Begin at the line below that contains "With respect to". Repeat it and all remaining lines of the records exactly.

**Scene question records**
====

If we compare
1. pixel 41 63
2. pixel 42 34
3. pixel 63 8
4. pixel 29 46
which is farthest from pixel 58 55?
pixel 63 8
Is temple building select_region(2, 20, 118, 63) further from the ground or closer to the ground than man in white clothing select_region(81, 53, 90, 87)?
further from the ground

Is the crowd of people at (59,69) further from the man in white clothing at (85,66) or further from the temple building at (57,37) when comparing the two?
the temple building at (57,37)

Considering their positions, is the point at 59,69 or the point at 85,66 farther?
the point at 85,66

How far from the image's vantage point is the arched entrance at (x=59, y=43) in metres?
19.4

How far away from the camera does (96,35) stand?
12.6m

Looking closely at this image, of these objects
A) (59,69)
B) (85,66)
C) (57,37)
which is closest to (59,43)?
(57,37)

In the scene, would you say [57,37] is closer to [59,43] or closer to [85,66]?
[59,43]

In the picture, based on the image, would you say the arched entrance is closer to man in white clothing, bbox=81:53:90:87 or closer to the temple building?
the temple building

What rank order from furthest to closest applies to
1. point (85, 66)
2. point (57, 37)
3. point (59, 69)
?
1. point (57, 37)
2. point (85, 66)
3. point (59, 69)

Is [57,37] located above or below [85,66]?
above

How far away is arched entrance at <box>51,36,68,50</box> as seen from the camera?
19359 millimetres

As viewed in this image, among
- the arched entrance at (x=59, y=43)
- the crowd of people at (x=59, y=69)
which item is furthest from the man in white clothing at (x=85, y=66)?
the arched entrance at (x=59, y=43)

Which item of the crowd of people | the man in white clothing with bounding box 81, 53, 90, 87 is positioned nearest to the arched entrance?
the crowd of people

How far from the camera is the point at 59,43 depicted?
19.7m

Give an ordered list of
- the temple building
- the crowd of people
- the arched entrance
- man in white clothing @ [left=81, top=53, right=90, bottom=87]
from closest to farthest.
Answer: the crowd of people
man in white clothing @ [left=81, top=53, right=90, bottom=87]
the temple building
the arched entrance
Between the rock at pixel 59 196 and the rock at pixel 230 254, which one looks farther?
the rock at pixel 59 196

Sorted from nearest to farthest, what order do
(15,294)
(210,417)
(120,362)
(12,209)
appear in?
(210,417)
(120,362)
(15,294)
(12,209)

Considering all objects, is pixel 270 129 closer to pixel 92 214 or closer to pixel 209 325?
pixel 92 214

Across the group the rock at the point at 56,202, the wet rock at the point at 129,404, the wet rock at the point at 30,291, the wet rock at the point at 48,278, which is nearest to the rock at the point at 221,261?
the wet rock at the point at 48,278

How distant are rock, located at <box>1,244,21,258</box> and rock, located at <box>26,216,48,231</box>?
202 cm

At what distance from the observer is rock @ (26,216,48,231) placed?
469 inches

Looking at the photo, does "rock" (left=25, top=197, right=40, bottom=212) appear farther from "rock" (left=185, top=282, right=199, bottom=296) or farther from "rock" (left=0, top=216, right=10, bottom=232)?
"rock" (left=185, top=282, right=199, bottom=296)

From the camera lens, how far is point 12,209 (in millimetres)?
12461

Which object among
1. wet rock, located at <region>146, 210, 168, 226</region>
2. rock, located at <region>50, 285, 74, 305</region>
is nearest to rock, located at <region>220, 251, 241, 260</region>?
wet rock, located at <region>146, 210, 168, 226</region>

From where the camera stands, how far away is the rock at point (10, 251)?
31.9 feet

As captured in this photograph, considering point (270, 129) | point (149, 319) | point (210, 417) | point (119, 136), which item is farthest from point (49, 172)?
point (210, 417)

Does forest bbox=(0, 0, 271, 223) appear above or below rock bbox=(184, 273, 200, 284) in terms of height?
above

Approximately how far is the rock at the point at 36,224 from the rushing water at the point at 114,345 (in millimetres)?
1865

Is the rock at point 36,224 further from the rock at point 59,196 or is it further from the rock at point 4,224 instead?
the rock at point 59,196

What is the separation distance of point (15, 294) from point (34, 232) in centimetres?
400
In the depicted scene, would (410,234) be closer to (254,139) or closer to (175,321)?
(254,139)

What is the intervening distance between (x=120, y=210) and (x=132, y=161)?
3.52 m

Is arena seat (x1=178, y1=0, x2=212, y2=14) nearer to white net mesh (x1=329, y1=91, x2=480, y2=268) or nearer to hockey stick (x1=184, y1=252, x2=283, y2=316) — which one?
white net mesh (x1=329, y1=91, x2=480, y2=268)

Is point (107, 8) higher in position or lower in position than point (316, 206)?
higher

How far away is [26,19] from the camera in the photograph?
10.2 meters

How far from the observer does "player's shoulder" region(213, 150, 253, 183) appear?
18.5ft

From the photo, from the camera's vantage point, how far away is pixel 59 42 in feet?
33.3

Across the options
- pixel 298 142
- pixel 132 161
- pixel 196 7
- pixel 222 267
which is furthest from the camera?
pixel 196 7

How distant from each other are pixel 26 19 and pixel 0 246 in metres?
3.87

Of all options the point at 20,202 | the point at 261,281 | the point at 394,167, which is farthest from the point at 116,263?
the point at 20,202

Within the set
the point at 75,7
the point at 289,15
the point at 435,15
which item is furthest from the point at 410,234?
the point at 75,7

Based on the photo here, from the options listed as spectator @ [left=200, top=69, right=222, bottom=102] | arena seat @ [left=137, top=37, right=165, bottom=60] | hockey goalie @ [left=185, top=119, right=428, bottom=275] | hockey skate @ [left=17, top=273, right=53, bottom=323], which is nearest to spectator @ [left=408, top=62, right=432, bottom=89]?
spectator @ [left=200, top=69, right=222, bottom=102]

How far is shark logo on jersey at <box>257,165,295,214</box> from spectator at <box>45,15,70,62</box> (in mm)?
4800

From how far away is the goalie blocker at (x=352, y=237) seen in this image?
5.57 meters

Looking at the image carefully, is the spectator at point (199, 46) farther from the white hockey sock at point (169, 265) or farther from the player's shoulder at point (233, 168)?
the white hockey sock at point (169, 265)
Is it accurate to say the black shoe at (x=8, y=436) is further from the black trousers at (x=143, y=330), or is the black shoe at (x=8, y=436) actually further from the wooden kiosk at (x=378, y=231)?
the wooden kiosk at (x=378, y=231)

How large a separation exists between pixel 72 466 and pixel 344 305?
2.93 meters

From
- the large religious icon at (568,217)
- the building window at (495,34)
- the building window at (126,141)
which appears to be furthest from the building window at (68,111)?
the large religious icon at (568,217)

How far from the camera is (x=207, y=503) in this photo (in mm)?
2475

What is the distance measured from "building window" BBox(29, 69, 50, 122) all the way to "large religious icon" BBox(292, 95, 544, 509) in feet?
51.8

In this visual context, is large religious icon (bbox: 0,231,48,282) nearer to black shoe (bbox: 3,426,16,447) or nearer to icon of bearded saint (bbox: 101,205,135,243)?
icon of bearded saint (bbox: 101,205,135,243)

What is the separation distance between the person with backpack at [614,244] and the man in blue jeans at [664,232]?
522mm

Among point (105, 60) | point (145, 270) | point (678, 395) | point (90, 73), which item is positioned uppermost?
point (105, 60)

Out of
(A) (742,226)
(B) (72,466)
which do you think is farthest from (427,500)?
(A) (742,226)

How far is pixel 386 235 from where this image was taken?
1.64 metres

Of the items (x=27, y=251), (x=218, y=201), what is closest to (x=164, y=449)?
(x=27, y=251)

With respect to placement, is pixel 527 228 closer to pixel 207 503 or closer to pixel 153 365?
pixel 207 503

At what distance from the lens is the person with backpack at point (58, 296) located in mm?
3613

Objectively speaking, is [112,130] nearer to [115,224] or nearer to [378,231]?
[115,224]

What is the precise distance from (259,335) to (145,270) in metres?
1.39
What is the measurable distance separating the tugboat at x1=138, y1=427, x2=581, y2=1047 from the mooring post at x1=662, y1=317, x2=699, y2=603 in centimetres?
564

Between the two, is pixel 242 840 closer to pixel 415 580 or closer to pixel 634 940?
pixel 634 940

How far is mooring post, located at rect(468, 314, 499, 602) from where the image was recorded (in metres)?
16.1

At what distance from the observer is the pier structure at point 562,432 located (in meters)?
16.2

====

**Answer to the exercise**
With respect to placement, is pixel 527 228 closer to pixel 207 503 or closer to pixel 153 365?
pixel 207 503

At what distance from the lens is the person with backpack at point (58, 296) located in mm?
3613

Objectively speaking, is [112,130] nearer to [115,224] or nearer to [378,231]?
[115,224]

What is the precise distance from (259,335) to (145,270) in metres?
1.39
What is the measurable distance separating the tugboat at x1=138, y1=427, x2=581, y2=1047 from the mooring post at x1=662, y1=317, x2=699, y2=603 in centimetres?
564

Between the two, is pixel 242 840 closer to pixel 415 580 or closer to pixel 634 940?
pixel 634 940

How far is mooring post, located at rect(468, 314, 499, 602) from where the image was recorded (in metres)?
16.1

At what distance from the observer is the pier structure at point 562,432 located (in meters)?
16.2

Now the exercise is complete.